ATLANTA (FOX 46 CHARLOTTE) - A North Carolina Army Green Beret is tackling terminal cancer and retired NFL pros in a wounded warrior game days before the Super Bowl.
"It's good for the heart and good for the mind," said Sfc. Richard Stayskal, a Purple Heart recipient.
The flag football game pitted the Wounded Warrior Amputee Football Team versus former NFL stars. Among the veterans was Stayskal, who has Stage IV terminal lung cancer. It is a diagnosis doctors at Womack Army Medical Center missed, according to a lawsuit and medical records.
Stayskal's fight to give troops the right to sue for medical malpractice, which they are barred from doing under the Feres Doctrine, has now led to a Congressional hearing.
"We're trying to bring that change there," said Stayskal. "So there is an accountability."
After seeing Stayskal's story on FOX 46, former Carolina Panthers' linebacker Chris Draft wanted to get results. Draft knows firsthand the pain of Stage IV lung cancer after losing his wife Keisha to the disease in 2011. He has since become an advocate for early detection and has found a friend in Stayskal.
"He's like too many people diagnosed later," said Draft. "In his case, it maybe could have been found earlier. And that's our goal."
"It's not just enough to salute. We've got to make sure they're taken care of," said Draft. " They're going to put their bodies on the line, we got to make sure they're taken care of when they come back home."
Stayskal believes an earlier detection could have been the difference between life and death.
Draft recently took Staskal and his family to a Panthers game where Stayskal was honored by the team.
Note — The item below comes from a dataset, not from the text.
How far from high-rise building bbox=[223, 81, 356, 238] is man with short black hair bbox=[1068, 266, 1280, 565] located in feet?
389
Now, Draft, who took part in the wounded warrior game, has brought Stayskal and his wife, Megan, to Atlanta to attend Super Bowl events.
After posing for pictures with mascots, and the Vince Lombardi Trophy, Stayskal got to play in the wounded warrior game.
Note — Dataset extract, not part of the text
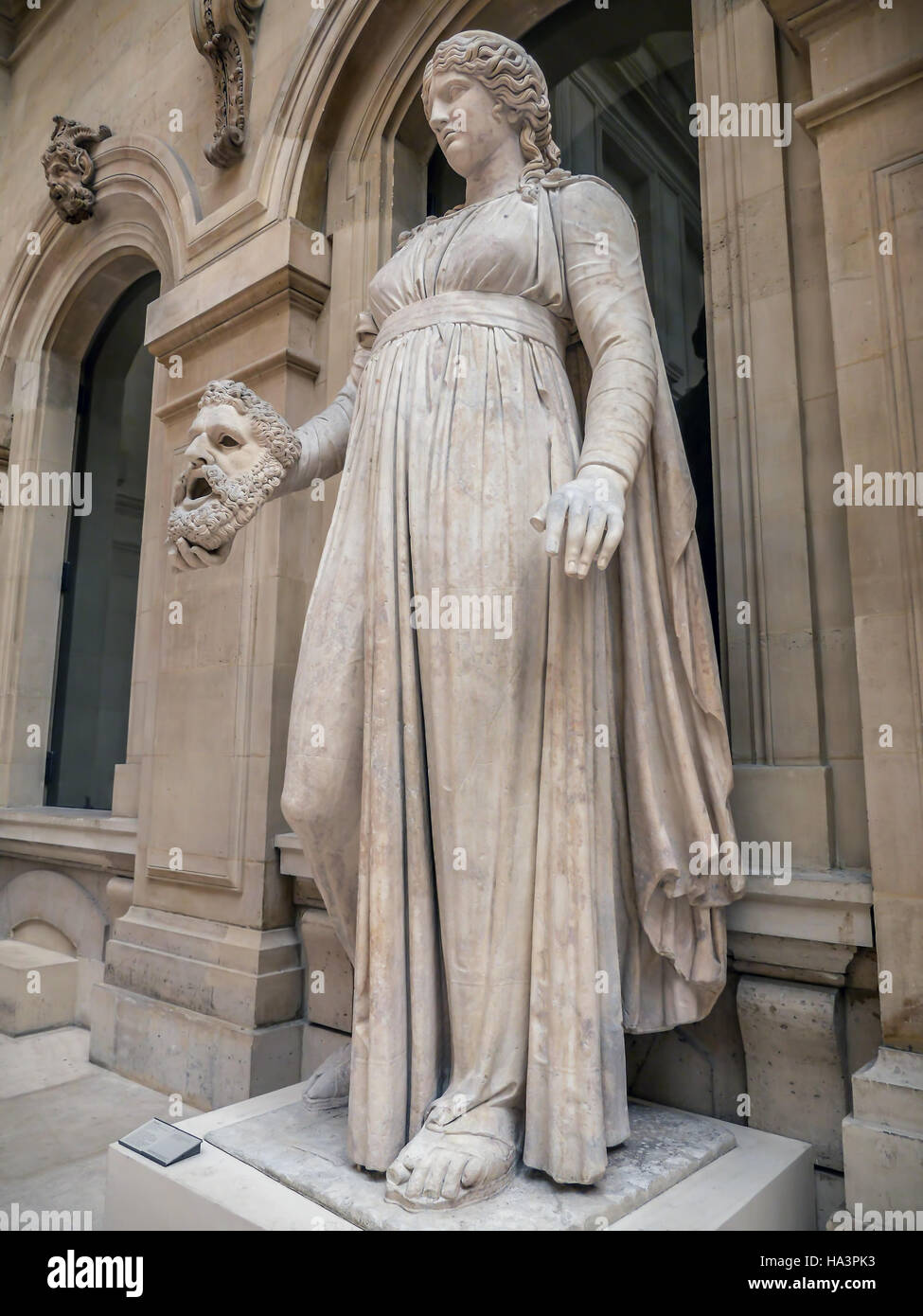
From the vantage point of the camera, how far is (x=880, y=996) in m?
2.16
It was a chance for the public to honor the real heroes on and off the field.
"This is what this game's about - showcasing the individual challenges that we have, we can overcome," said BJ Gannem, whow as injured by a roadside bomb in Iraq in 2004. That is the same year Stayskal was shot in the lung, for which he later was awarded a Purple Heart. "And we are stronger than we think."
Stayskal describes the experience as humbling.
"I've met great people. I've seen amazing things," said Stayskal. "All these athletes out here coming together for common goals and interests it's very humbling."
FOX 46 reported on this story from Charlotte, N.C.